Library Journal | 11/01/2013
Thorn (Red Sky at Night) has returned to his life of isolation in Key Largo, FL, when he discovers Flynn, the 25-year-old son he didn't know he had. Trying to help Flynn gets Thorn shanghaied into a group of ecorevolutionaries who are targeting a nearby nuclear power plant. Flynn is idealistic, but some of the other group members are killers. Their selfish agendas are mirrored by a beautiful Homeland Security agent who sees an opportunity for advancement. Thorn must try to thwart the plot from inside even as FBI agent Frank Sheffield tries to cut through bureaucracy to avert a nuclear disaster. VERDICT Like fellow Floridian Carl Hiassen, Hall displays a love of his home state's landscape with criticism of the greed that threatens it, plus a fondness for unpredictable characters. Like an Arthurian knight, his protagonist ventures out of his small world just long enough to put things right in a larger one. Luckily for readers, there will be no shortage of opportunities requiring Thorn's next appearance. [See Prepub Alert, 6/10/13.]. Roland Person, formerly with Southern Illinois Univ. Lib., Carbondale. 320p.

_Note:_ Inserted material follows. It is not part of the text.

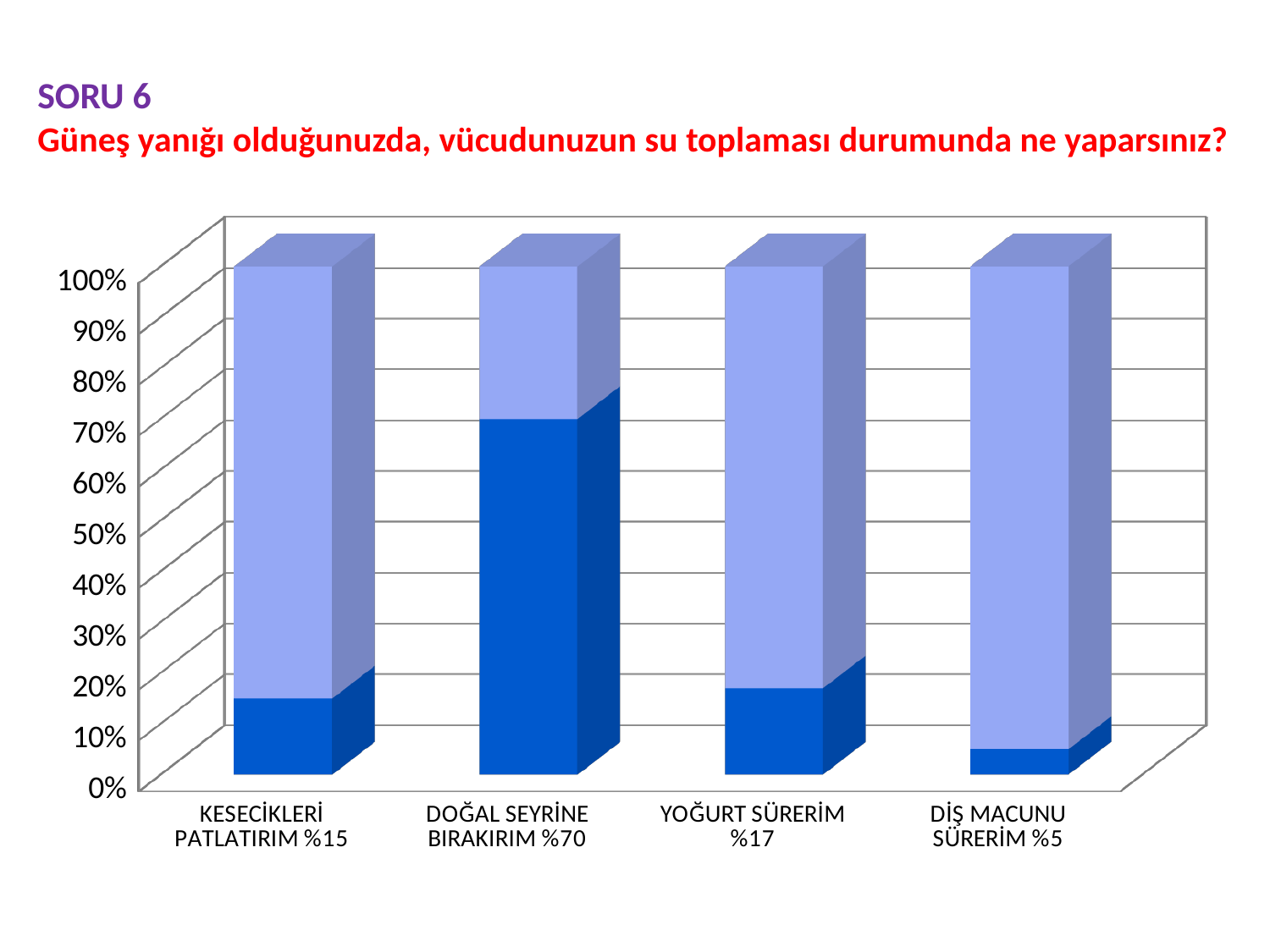
What kind of chart is shown on the slide? Stacked bar chart What is the difference in percentage points between DOĞAL SEYRİNE BIRAKIRIM and YOĞURT SÜRERİM? 53 What percentage is shown for KESECİKLERİ PATLATIRIM? %15 Which category has the highest percentage? DOĞAL SEYRİNE BIRAKIRIM Is the dark blue portion for DOĞAL SEYRİNE BIRAKIRIM greater or less than 50%? greater What percentage is shown for DİŞ MACUNU SÜRERİM? %5 What percentage is shown for DOĞAL SEYRİNE BIRAKIRIM? %70 Which is larger, the percentage for YOĞURT SÜRERİM or for KESECİKLERİ PATLATIRIM? YOĞURT SÜRERİM Which category has the lowest percentage? DİŞ MACUNU SÜRERİM What is the question text shown in red above the chart? Güneş yanığı olduğunuzda, vücudunuzun su toplaması durumunda ne yaparsınız? How many categories are shown on the x axis? 4 What percentage is shown for YOĞURT SÜRERİM? %17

LIBRARY JOURNAL, c2013.
Library Journal Prepub Alert | 06/10/2013
Florida private investigator Daniel Thorn is worried when he learns that his recently discovered son, Flynn Moss, has innocently become involved with Earth Liberation Front (ELF), a radical environmental group responsible for arson and considered a top terrorist threat by the FBI. When Flynn learns that insider ELF members are planning to turn the organization's peaceful takeover of a nuclear plant into a Fukushima-style radioactive catastrophe (really?), his father pitches in to save the situation-and his son. Hall's Edgar and Shamus statues guarantee readership. 320p. LJ Prepub Alert Online Review. LIBRARY JOURNAL, c2013.